Save time and avoid plateaus by challenging your muscles in newer, smarter ways. These 12 swaps, provided by trainer Craig Ballantyne, author of “Turbulence Training,” show you how to take good moves and make them better.
Good: Bodyweight squat
The bodyweight squat is the gold standard when it comes to developing the glutes, hamstrings and quadriceps.
Better: Bodyweight jump squat
“Most guys, if pressed, can do 30 reps straight for bodyweight squats,” said Ballantyne, a certified strength and conditioning specialist. “That’s OK. It has its time and place. But to increase intensity and get a greater gain in strength and power, switch to bodyweight jump squats.”
Good: Dumbbell row
Whether you do these with one arm or two, dumbbell rows target the latissimus dorsi – the largest muscles in the upper back.

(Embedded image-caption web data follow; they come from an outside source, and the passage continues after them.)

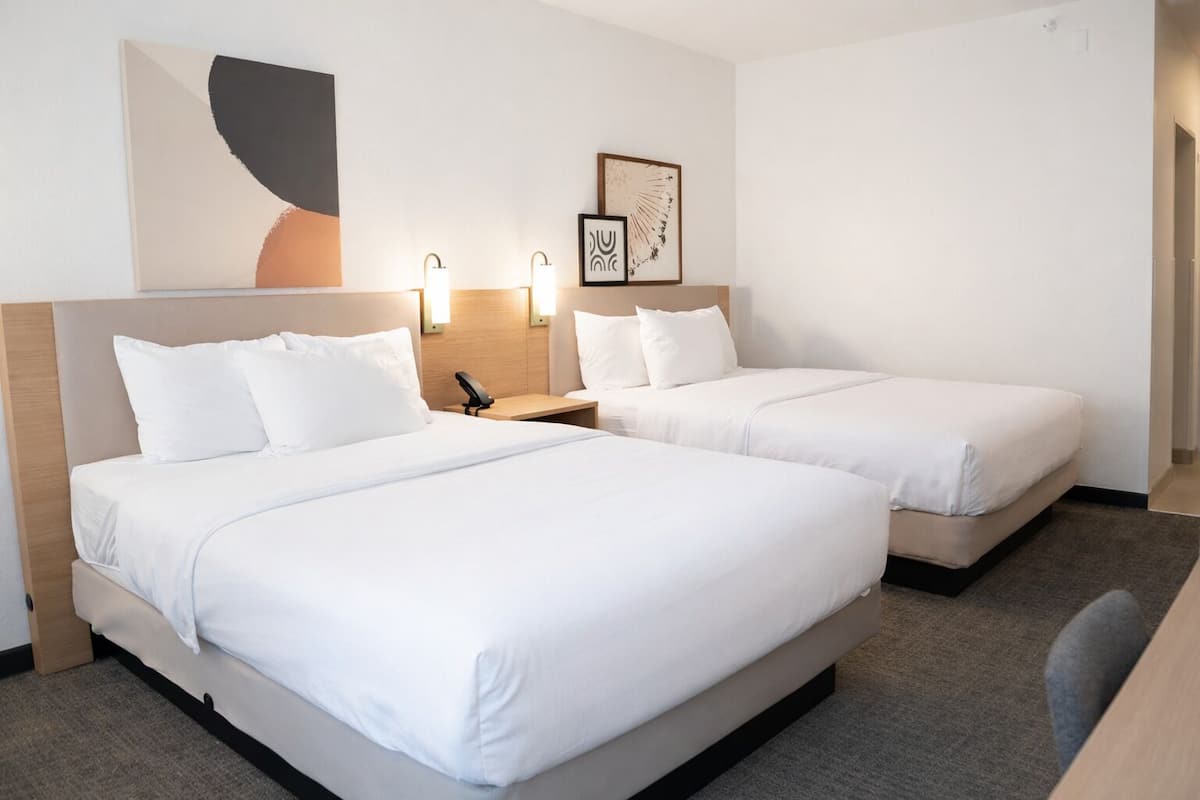 A hotel room with two beds, a desk, a chair, and wall art.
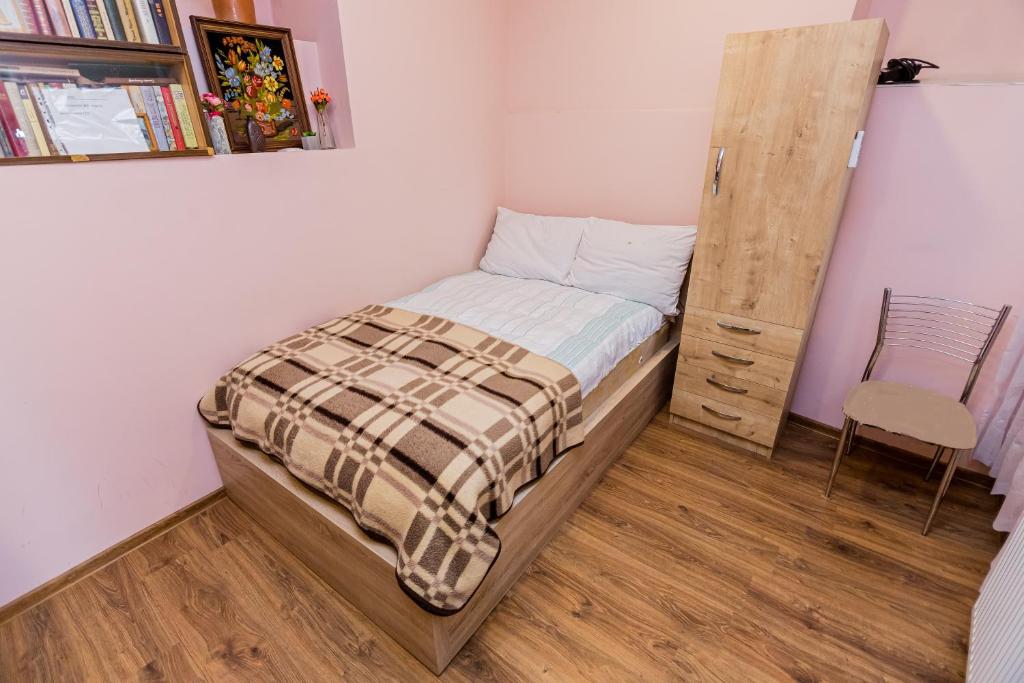 Postel nebo postele na pokoji v ubytování Anzori House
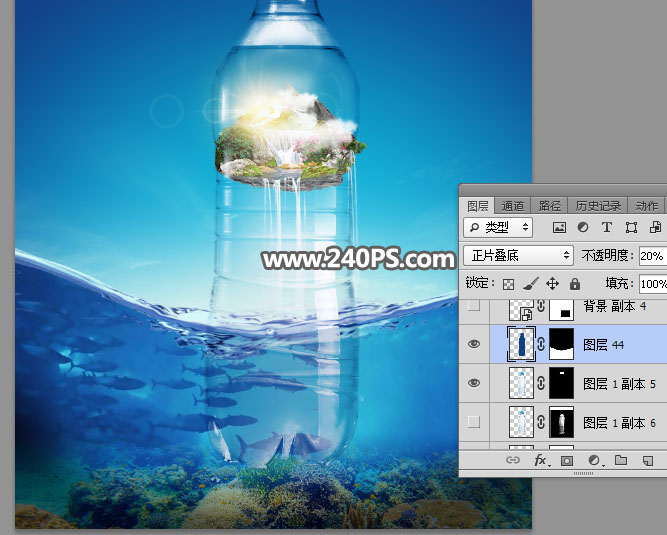 PS合成海面上巨大矿泉水瓶中的海岛图片
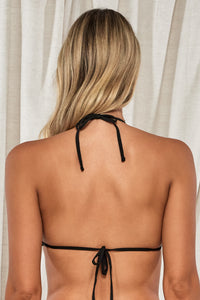 Back pose #1 of Jessica wearing Swim Systems Black Pom Pom Triangle Top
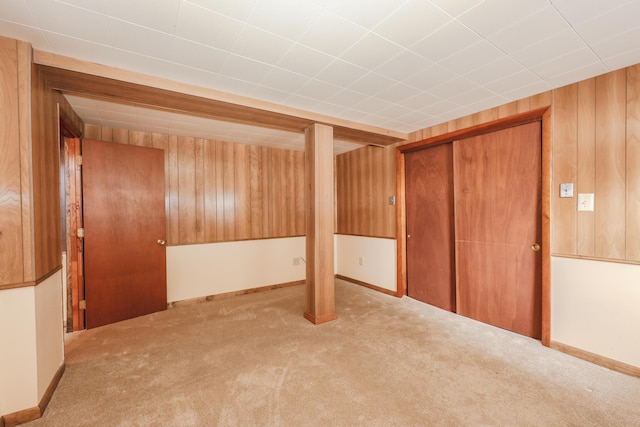 finished basement with wood walls and light colored carpet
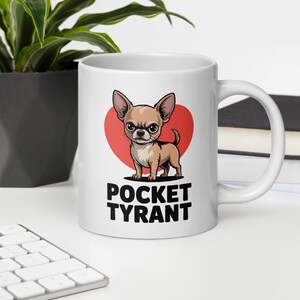 以下が含まれることがあります： 白いセラミックマグカップ。漫画のチワワのデザイン。チワワは赤いハートの背景で描かれています。「POCKET TYRANT」の文字が犬の下に黒で印刷されています。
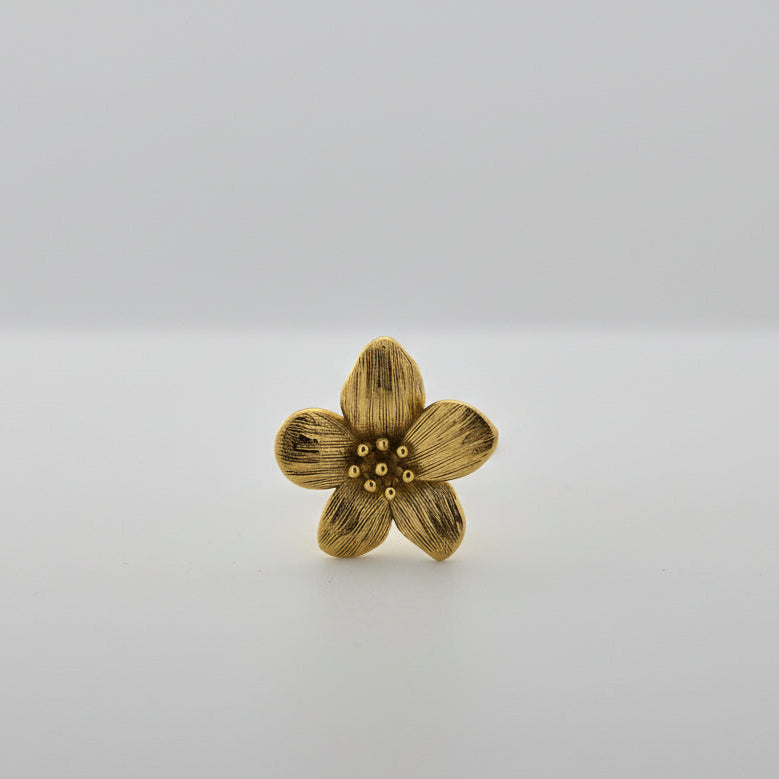 Gold flower-shaped ring on a white surface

Better: Suspended inverted row
“Dumbbell rows are great, but most guys use terrible form,” said Ballantyne. “With suspended rows, you must use good form, otherwise you can’t even do a single repetition. Keep your body in a straight line and squeeze the muscles between your shoulder blades.”
Good: Leg Press
The leg press machine is designed to mimic the motion of a squat – strengthening the quadriceps, glutes, and hamstrings – but it comes with risks.
Better: Goblet squat
The leg press can be dangerous for your low back because the move forces your back to round at the bottom position, said Ballantyne. Instead, do dumbbell or kettlebell goblet squats to put the emphasis on your quadriceps and glutes.
Good: Lat pulldown
Strengthen your back and give your biceps a boost with the lat pulldown.
“Pulldowns are fine, but pull-ups are harder, and almost any time an exercise is harder, that means it’s also better,” said Ballantyne. “Your abs, upper back, lats and arms all get more work from the pull-up.”
A proper pushup is more than just a chest exercise – it also boasts a host of total-body benefits.
Better: Decline Pushup
To take a regular pushup to the next level, elevate your feet. “Just like an incline press is harder than a flat press, a decline pushup is harder than a regular pushup,” said Ballantyne. That’s because it increases the amount of resistance.
Good: Seated press
The seated dumbbell shoulder press is one of the most popular ways to strengthen shoulders and tone triceps.
Better: Kneeling press
Work your abs and deltoids harder by using less weight and doing the traditional shoulder press in a kneeling position (on a mat). Kneeling eliminates the leg drive of the standing press, decreasing momentum and increasing the work your muscles do, said Ballantyne.